Post COVID-19 growth scenarios
- COVID-19 outbreaks recur during 2020.
- Progress on sites is disrupted periodically during 2020.
- Governments develop testing and social distancing infrastructure to reduce need for lockdown.
- Industry capacity mostly retained through successful government support programmes.
- Contracts apply a flexible risk-sharing approach to COVID-19 disruption.
- Social distancing reduces the productivity of many sectors, including construction.
- The price of construction work is determined in competition.
- Investment-led public-sector recovery programme procured during 2020 in anticipation of 2021 start.
- Outlook for COVID-19 control does not improve as quickly as hoped.
- Strategies to reduce the need for lockdown are less effective than hoped and disruption re-occurs.
- Productivity falls further due to multiple sources of disruption.
- Contracts are not adapted to respond to COVID-19 disruption.
- Industry capacity is lost as a result of widespread industry consolidation.
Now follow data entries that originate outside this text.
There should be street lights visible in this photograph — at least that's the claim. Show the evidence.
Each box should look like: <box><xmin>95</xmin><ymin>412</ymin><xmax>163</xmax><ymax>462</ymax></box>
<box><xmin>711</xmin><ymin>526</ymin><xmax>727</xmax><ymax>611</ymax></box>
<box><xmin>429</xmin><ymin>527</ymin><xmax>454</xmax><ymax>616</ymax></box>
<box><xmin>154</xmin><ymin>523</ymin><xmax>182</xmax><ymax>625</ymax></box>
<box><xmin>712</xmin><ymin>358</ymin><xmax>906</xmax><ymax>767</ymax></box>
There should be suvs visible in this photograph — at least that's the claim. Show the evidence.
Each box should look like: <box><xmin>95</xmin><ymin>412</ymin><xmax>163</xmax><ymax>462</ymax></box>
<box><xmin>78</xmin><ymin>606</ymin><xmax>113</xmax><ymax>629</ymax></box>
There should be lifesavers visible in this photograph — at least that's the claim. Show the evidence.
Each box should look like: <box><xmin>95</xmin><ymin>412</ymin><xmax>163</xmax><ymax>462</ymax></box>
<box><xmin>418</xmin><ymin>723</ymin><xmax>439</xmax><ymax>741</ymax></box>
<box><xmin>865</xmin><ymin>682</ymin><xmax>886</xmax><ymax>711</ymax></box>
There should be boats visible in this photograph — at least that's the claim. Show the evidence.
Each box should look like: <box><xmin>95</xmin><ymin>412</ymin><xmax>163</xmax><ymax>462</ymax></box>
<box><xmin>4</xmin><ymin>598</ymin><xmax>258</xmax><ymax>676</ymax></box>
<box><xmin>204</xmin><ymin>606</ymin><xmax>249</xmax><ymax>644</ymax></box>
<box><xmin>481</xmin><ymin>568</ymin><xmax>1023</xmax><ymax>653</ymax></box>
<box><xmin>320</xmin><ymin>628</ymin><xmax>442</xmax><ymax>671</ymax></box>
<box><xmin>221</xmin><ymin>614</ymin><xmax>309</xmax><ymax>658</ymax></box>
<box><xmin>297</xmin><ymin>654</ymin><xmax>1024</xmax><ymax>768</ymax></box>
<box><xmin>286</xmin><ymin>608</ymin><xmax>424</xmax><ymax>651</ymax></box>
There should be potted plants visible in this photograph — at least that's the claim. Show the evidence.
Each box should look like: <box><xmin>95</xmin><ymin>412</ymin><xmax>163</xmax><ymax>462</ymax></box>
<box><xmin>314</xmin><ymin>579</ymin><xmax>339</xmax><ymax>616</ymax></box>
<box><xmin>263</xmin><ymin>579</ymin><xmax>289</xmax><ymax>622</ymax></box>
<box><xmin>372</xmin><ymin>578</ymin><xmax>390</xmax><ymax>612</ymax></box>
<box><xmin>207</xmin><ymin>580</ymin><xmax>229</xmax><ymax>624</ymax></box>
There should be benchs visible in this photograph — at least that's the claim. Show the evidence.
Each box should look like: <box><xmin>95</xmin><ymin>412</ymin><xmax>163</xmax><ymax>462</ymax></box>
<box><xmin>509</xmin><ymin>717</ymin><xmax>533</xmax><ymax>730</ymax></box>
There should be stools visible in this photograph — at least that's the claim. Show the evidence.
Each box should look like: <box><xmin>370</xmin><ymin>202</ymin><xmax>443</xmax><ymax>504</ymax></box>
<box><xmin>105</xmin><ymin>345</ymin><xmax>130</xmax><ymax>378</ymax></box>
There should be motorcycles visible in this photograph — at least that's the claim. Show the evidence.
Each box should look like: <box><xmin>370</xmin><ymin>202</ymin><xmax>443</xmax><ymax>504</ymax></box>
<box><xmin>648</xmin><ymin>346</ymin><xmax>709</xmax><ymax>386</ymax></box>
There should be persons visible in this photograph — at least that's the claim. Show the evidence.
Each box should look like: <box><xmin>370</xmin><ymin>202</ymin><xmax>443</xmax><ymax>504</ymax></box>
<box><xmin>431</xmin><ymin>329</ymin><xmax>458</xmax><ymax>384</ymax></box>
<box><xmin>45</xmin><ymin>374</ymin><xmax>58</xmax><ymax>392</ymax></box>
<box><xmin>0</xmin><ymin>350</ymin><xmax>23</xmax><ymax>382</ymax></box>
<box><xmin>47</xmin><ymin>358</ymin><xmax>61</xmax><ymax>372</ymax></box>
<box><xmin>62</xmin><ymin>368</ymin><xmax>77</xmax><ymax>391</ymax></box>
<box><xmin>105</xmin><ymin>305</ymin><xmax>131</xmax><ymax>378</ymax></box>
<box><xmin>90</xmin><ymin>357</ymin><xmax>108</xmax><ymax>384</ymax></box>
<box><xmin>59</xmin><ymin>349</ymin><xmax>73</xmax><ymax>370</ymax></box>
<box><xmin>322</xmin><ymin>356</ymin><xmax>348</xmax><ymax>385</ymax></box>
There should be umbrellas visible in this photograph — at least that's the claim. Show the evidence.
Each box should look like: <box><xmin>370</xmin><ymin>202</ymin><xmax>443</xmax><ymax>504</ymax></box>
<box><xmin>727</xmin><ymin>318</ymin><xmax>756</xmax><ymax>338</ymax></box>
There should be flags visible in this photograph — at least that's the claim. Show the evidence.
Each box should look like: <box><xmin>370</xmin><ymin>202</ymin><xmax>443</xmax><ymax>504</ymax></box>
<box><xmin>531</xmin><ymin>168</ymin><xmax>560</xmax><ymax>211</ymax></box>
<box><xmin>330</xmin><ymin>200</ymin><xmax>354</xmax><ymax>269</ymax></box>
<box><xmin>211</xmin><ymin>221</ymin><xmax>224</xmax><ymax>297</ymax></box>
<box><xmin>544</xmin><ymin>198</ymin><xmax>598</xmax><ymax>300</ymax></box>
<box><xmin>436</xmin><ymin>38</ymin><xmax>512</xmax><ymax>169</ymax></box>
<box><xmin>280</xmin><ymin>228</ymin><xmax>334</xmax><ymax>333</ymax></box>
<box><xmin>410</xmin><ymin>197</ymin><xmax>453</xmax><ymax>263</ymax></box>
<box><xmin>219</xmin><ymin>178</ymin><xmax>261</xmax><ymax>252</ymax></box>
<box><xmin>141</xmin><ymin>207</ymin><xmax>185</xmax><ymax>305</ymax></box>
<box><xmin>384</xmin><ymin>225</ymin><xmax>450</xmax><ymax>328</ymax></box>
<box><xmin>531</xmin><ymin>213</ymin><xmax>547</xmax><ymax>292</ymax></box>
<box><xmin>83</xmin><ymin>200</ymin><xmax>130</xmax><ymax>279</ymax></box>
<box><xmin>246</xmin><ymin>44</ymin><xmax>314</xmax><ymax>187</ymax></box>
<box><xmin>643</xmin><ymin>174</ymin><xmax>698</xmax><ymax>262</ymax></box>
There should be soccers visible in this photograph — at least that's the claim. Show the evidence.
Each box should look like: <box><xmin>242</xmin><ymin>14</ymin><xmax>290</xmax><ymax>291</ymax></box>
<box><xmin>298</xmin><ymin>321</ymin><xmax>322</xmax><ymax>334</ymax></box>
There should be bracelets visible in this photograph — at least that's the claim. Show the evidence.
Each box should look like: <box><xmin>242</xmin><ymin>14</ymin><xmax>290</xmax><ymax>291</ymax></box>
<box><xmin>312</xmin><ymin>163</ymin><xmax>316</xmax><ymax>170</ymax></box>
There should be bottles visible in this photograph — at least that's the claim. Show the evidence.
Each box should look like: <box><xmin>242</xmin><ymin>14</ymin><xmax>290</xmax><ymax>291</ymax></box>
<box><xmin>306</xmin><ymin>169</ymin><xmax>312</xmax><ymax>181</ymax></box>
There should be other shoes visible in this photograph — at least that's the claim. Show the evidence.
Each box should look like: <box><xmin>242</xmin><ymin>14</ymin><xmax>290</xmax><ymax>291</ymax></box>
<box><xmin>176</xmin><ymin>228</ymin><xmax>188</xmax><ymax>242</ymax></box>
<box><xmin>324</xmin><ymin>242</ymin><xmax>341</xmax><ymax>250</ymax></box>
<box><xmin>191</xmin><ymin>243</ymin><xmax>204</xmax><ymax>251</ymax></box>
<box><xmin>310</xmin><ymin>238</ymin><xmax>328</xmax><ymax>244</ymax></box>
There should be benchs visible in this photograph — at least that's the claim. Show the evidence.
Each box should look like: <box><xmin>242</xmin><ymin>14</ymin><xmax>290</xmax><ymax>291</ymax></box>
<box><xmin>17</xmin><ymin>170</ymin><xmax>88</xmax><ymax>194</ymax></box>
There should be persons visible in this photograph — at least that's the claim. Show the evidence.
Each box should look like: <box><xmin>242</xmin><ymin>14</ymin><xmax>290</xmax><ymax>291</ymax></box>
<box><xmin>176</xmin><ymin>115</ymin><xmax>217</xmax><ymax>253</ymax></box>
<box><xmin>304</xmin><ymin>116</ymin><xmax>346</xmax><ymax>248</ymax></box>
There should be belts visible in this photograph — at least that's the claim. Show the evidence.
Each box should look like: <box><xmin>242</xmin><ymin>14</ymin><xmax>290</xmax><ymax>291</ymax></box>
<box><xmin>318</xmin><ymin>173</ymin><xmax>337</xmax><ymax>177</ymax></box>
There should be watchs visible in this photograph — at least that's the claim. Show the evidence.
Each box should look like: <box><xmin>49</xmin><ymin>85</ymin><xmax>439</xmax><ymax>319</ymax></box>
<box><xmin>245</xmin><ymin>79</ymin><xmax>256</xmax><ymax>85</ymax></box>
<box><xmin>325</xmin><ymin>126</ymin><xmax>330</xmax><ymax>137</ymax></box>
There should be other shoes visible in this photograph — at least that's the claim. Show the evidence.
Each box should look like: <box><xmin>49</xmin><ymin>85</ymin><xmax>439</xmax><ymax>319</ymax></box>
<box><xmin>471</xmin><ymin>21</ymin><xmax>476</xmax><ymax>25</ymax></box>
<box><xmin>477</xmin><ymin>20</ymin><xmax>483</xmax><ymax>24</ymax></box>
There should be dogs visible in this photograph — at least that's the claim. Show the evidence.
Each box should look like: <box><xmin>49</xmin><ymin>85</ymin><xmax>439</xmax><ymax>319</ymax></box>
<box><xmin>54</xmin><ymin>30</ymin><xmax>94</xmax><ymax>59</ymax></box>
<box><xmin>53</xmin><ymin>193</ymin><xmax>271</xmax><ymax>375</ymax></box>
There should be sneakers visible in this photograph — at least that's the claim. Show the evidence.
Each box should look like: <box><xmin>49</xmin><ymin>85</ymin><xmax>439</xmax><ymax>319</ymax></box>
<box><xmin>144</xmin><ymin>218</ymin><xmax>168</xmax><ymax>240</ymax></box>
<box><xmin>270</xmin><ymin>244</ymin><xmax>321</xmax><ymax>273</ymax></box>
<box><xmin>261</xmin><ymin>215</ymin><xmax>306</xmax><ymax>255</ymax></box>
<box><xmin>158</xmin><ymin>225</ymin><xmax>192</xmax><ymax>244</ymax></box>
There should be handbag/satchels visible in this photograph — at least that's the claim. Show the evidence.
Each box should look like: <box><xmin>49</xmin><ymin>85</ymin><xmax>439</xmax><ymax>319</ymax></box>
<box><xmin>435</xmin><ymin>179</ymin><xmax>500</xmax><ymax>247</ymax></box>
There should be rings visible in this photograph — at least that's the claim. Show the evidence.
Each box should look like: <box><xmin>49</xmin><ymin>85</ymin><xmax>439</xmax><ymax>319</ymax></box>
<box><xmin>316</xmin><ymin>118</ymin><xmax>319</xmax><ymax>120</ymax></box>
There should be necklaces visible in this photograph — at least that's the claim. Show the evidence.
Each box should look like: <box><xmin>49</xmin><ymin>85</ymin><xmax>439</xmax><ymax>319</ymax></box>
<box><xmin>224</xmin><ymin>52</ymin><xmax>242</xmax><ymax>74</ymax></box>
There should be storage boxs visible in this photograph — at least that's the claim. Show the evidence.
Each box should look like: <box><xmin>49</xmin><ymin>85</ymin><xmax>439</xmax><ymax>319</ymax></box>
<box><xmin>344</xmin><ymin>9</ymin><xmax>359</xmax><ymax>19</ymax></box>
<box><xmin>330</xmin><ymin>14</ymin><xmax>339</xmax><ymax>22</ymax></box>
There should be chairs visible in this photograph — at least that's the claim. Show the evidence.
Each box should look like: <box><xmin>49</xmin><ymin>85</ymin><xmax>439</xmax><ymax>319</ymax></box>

- The price of work is undertaken on an open-book basis due to the extent of ‘unpriceable unknowns’.
- Government cancels programmes.
In the most optimistic scenario, Arcadis is forecasting zero tender price inflation this year as both inflationary and deflation pressures cancel themselves out.
Simon Rawlinson, head of strategic research at Arcadis, said: “Plotting the potential course of this crisis is not easy
“Our forecast is based on a realistic but positive scenario, but there are of course many potential outcomes.”
Tender price inflation forecast
He said that workload looked likely to increase in infrastructure related to programmes like HS2, but residential and commercial spend could take longer to recover.
Similarly, a loss of access to migrant workers in some markets could offset the capacity gains resulting from a slowdown in others.
“In our view, the most important counters to deflation in the immediate future will be the impact of social distancing on productivity, and problems of sourcing labour and materials as the market restarts.
“However, there are some additional non-inflationary factors, such as recently outlined Building Safety proposals and upgraded Part B and L proposals, which can be expected to increase the costs of some buildings.”
Arcadis’ outlook assumes that the economy will keep going into 2021, the construction pipeline will be sustained, and the supply chain will hold its nerve.
Rawlinson added: “If the market does fall away, there will be very few clients who are able to benefit from any downturn, so it is vital that – even in the midst of the crisis – we look at how the industry can implement resiliency measures that will put it on the best possible footing for recovery.”